◆ **ENTRIES SUPPLIED**:
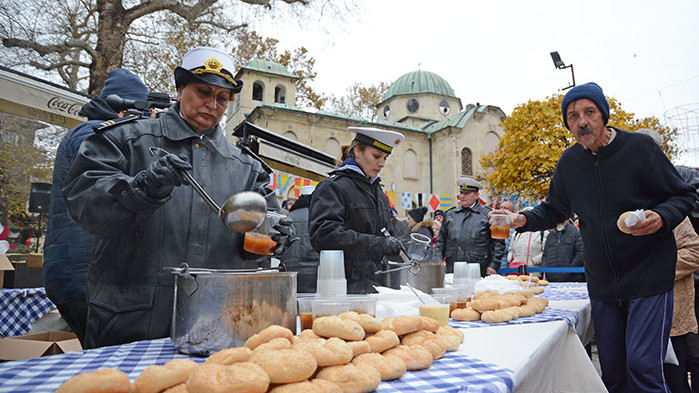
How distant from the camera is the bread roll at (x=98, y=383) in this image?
2.72 feet

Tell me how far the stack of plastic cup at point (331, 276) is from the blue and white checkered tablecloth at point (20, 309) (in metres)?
3.65

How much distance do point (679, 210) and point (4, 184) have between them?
16.5 metres

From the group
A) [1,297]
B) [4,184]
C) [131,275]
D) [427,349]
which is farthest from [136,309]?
[4,184]

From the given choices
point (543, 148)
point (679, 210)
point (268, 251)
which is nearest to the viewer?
point (268, 251)

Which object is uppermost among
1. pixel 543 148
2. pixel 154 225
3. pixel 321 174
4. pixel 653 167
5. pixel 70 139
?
pixel 543 148

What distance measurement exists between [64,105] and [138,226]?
431 centimetres

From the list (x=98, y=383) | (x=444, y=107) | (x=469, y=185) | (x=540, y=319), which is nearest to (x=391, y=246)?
(x=540, y=319)

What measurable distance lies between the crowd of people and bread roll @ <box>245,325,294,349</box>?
550mm

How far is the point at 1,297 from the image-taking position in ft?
12.9

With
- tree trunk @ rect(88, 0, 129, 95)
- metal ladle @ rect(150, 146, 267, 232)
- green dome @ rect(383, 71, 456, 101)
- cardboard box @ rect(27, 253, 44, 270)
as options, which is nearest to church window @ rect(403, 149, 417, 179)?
green dome @ rect(383, 71, 456, 101)

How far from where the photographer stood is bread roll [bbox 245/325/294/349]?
1.14m

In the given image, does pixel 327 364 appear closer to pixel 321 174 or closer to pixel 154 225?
pixel 154 225

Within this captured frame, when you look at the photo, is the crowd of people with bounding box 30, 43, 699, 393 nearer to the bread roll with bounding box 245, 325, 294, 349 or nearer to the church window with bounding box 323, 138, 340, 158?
the bread roll with bounding box 245, 325, 294, 349

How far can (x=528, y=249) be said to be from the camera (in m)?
7.51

◆ **WHAT THE TASK REQUIRES**: Copy the rows above word for word, starting at the very first line and stopping after the line that contains "16.5 metres", with both of those lines included. Leave the pictures out of your copy.

◆ **FULL SOLUTION**:
How distant from the camera is the bread roll at (x=98, y=383) in this image?
2.72 feet

Tell me how far the stack of plastic cup at point (331, 276) is from the blue and white checkered tablecloth at point (20, 309) (in metres)?
3.65

How much distance do point (679, 210) and point (4, 184) have between them?
16.5 metres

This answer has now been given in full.